▶ **Your goal**: Express the rows as a Markdown table with the columns Index and Text, beginning at the first line and stopping after the line that contains "24 millimetres". Give each line its own numbered entry, skip blank lines, and leave the pictures out of the answer.

Rows of spatial question data:
________________________________________

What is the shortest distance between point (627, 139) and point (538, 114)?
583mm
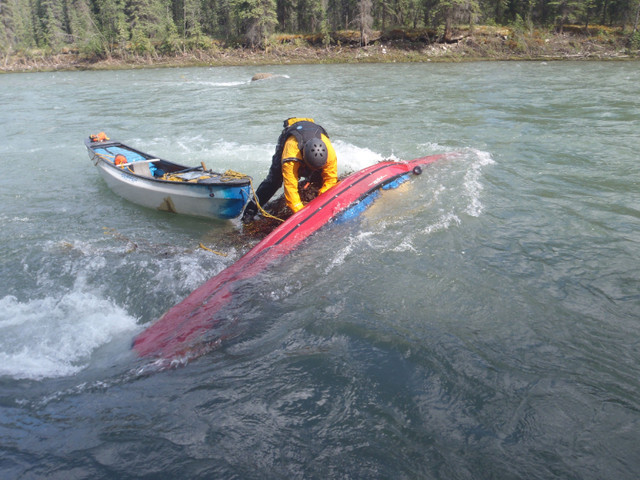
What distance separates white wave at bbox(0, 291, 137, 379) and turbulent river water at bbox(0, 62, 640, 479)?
24 millimetres

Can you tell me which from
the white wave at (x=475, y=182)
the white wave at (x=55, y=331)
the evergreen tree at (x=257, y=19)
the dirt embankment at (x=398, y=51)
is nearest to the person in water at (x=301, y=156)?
the white wave at (x=475, y=182)

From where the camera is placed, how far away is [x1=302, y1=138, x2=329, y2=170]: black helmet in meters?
5.53

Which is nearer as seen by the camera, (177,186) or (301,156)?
(301,156)

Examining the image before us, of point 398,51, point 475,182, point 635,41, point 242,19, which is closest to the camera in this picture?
point 475,182

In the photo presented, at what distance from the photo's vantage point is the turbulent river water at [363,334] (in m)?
→ 2.84

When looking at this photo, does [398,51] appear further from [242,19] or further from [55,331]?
[55,331]

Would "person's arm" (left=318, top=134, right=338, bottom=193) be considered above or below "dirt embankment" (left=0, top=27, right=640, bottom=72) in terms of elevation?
below

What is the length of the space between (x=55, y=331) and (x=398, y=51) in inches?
1491

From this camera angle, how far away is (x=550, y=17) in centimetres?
3769

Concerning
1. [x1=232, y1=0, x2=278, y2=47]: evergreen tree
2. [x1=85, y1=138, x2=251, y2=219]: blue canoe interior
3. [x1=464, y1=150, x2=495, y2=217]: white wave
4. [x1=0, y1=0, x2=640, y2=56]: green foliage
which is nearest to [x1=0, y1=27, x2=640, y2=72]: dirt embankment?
[x1=0, y1=0, x2=640, y2=56]: green foliage

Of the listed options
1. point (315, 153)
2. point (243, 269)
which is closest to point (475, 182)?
point (315, 153)

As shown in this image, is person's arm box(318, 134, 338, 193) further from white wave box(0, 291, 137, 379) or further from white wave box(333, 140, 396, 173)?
white wave box(0, 291, 137, 379)

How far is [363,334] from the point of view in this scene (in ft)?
13.0

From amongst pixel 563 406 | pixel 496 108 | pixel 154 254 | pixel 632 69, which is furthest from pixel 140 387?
pixel 632 69
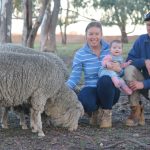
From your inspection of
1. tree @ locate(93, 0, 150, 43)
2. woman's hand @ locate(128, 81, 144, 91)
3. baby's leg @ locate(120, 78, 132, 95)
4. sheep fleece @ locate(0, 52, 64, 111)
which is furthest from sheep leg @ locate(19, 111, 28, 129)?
tree @ locate(93, 0, 150, 43)

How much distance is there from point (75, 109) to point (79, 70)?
59 cm

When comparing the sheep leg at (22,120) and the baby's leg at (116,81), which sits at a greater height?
the baby's leg at (116,81)

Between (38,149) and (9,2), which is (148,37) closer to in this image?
(38,149)

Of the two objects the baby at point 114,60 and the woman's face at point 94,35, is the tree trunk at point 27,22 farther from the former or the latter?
the baby at point 114,60

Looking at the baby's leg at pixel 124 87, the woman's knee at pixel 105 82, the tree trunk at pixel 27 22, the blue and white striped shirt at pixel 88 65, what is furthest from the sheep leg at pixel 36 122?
the tree trunk at pixel 27 22

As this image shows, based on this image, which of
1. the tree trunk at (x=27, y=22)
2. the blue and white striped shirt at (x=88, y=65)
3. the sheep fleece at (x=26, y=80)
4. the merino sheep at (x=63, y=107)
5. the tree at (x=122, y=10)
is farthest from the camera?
the tree at (x=122, y=10)

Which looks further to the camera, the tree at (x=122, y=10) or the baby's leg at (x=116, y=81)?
the tree at (x=122, y=10)

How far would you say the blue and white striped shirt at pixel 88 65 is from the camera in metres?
6.41

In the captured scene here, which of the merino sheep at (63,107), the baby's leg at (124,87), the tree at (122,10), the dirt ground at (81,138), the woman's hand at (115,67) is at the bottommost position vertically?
the dirt ground at (81,138)

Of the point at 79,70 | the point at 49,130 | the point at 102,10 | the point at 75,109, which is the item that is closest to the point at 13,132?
the point at 49,130

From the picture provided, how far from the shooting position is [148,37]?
6.65 m

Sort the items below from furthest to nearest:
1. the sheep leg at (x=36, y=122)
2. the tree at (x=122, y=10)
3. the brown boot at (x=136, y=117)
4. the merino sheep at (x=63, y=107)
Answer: the tree at (x=122, y=10) < the brown boot at (x=136, y=117) < the merino sheep at (x=63, y=107) < the sheep leg at (x=36, y=122)

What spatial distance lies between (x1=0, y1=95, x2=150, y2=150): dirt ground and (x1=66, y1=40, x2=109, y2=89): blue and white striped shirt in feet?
2.04

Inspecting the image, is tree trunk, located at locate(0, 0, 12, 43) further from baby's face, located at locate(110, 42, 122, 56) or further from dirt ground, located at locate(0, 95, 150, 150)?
baby's face, located at locate(110, 42, 122, 56)
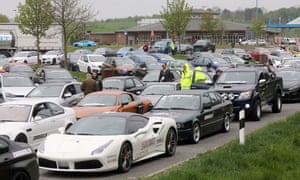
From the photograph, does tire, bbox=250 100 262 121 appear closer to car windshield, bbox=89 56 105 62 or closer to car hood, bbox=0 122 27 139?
car hood, bbox=0 122 27 139

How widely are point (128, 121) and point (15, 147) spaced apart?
14.5ft

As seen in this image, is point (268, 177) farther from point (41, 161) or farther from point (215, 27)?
point (215, 27)

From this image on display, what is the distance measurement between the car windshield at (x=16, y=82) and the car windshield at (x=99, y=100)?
8128 millimetres

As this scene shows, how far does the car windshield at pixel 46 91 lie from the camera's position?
23.3m

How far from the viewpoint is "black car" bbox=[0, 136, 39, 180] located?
9.51 metres

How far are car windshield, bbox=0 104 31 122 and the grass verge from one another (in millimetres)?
4679

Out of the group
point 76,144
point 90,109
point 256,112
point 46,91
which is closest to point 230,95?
point 256,112

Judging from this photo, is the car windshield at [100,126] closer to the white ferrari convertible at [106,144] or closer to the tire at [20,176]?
the white ferrari convertible at [106,144]

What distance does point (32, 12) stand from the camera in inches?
2019

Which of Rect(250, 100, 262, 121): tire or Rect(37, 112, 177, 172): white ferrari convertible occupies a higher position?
Rect(37, 112, 177, 172): white ferrari convertible

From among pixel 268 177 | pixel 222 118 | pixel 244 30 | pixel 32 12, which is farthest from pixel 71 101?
pixel 244 30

________________________________________

▶ **Result of the exercise**:
| Index | Text |
|---|---|
| 1 | What is the shortest distance between point (627, 139) and point (538, 114)? |
| 2 | 583mm |
| 3 | What distance separates white wave at bbox(0, 291, 137, 379) and turbulent river water at bbox(0, 62, 640, 479)? |
| 4 | 24 millimetres |